Journaling can be a form of expressing creativity, organizing ideas, planning daily agendas, documenting memories or venting about thoughts. A bullet journal can be all of these things rolled into one.
Kaitlyn Merced, junior Christian studies major, has been using a bullet journal for three years. By combining inspiration from YouTube videos with her own ideas, she was able to create a journal that fit her perfectly.
“The biggest benefit to using the bullet journal method is that you can customize it to your own needs. Sometimes I need to write a grocery list in it, other days I just need to jot down a couple tasks. I absolutely love how flexible it is,” Merced said.
The most important thing about keeping a bullet journal is making sure it is personalized. It is also helpful to correlate pages in the journal with one specific theme.
Themes can represent stages of time or sections of a journal. For example, themes can correlate with each month or each week, or they can correlate with topics in a journal, such as planning, thoughts, ideas, interests, reminders and more.
Michelle Zarate, sophomore psychology major, said she enjoys keeping a bullet journal because it is a source of creativity for her. In her journal, she creates yearly outlooks that are an overall reflection of her year. Additionally, she records her change in music tastes, significant quotes and taped-in souvenirs.

* _Questions_:
1. According to the bullet journal article, how long has Kaitlyn Merced been using a bullet journal?
2. Please carry the bullet journal article forward, starting after its final sentence about Michelle Zarate's journal.
The data below has no connection to the bullet journal article.

* _Given information_:
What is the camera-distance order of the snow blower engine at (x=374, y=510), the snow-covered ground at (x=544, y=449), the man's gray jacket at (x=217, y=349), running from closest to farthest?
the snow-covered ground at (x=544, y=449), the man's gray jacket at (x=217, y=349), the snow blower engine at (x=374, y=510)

* _Numbered responses_:
1. Three years.

2.
“My bullet journal has helped me make sense of my thoughts by putting them on paper, and keep events and assignments all in one customized place that’s catered to me because I built my bullet journal for that purpose,” Zarate said.
Bullet journals can be intimidating because Pinterest and other sites have set high artistic expectations for bullet journals. However, this should be no reason to refrain from starting one.
Starting a bullet journal may require a significant amount of trial-and-error in order to find personal preferences, but once journaling becomes a habit, it becomes simple.
“Tips that I would give to those thinking of starting a bullet journal are not being so caught up in it looking ‘aesthetically pleasing’ because at the end of the day, this journal is yours — made by you, for you and no one else,” Zarate said.
Bullet journaling can be a source of therapy for some, and an agenda for others. Even for those who do not enjoy writing, journaling can be important because it allows internal feelings to be processed in an external way.
Dr. Berniece Alspach, associate professor of English, has been keeping a journal since she first started college. She said she recognizes that journaling looks differently for everyone, but it always has the same benefits.
“Journals help identify emotions and seek out healthy ways to articulate and address them. There are other ways to journal that don’t include words. Perhaps for you, illustrations might take the place of words. We all need to learn to express ourselves well according to our own interests. Journaling is a great way to practice communicating with others,” Alspach said.
The thought of creating a bullet journal can be overwhelming since there are multiple options to explore and many things to potentially incorporate, but do not fret.
However, it is easier than one would initially think because bullet journals have few universal requirements. It can be anything anyone wants it to be. Bullet journals can express creative interests, agendas, favorites and more.